Answer each question from the text about Merck's marketing of Vioxx.
(a) According to the BMJ report, who has resigned?
(b) In what were Merck's detail reps trained?
(c) What happens in Big Pharma to those who are squeamish about fibbing in marketing?

● EXTRACT:
########
In his post of Wed 18 May, Roy Poses commented on the PLoS article by former BMJ editor Richard Smith opining that medical journals have been co-opted into Big Pharma's marketing system. Coincidentally, the BMJ reports that the CEO of Merck has resigned, in a move widely seen as a response to the increasingly damaging disclosures about Merck's marketing of Vioxx (though Merck of course denies any connection).
Merck's campaign for marketing Vioxx was clearly a campaign of deliberate deception, with intensive training of detail reps in specific techniques for misleading physicians about the benefits and concealing the risks of the drug. Should we be surprised? No, not really. Consider what is at stake for any drug company marketing a new agent. Hundreds of millions of dollars have gone into its development. Even though the company itself probably hasn't paid for much if any of the actual basic science or discovery, the development of someone else's discovery to marketability costs a bloody fortune. There's no predicting whether it'll be a big seller, a market mediocrity, or a fiasco that proves dangerous but only after all the costs are incurred.
When big money is at stake, people will lie. It's human nature. Are they "bad people"? No, they're people. As the Milgrom experiment and others showed, and WWII gruesomely illustrated, the majority of people can convince themselves that literally anything - no matter how abhorent - is OK. We vastly underestimate in our usual thinking how readily people will believe what's in their interest to believe. Not just a few "bad apples", but the majority of normal people. Further, those few who are squeamish about fibbin' a bit in marketing the product are selected out at low rungs on the corporate ladder in Big Pharma. The upshot is that we just plain have to assume that Big Pharma will lie. Not because they're evil, but because they're humans in a system where extremely strong incentives exist to do so.
########
● INFORMATION GIVEN:
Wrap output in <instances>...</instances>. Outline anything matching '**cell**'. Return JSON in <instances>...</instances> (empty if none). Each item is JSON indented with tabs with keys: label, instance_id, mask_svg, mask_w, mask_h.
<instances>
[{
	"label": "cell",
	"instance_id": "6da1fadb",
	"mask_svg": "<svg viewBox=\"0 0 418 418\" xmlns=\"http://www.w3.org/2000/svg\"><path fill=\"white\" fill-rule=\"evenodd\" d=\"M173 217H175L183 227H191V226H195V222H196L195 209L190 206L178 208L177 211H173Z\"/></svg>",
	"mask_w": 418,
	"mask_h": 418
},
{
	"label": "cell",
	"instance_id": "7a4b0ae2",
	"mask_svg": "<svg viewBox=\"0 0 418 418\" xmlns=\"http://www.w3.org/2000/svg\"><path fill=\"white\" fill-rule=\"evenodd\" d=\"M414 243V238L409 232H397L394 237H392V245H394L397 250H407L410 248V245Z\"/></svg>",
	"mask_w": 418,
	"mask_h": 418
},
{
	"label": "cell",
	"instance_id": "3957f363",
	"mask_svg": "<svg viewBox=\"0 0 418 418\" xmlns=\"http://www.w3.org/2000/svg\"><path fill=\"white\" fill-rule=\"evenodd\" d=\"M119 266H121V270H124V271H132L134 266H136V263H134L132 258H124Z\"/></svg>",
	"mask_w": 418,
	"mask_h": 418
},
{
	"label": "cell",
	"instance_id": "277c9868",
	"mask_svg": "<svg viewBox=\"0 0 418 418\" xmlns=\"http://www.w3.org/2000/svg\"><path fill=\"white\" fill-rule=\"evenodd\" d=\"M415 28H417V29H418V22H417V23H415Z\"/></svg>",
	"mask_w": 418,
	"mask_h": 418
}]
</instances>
########
● RESPONSE AREA:
(a) The CEO of Merck.
(b) Specific techniques for misleading physicians about the benefits of Vioxx and concealing its risks.
(c) They are selected out at low rungs on the corporate ladder.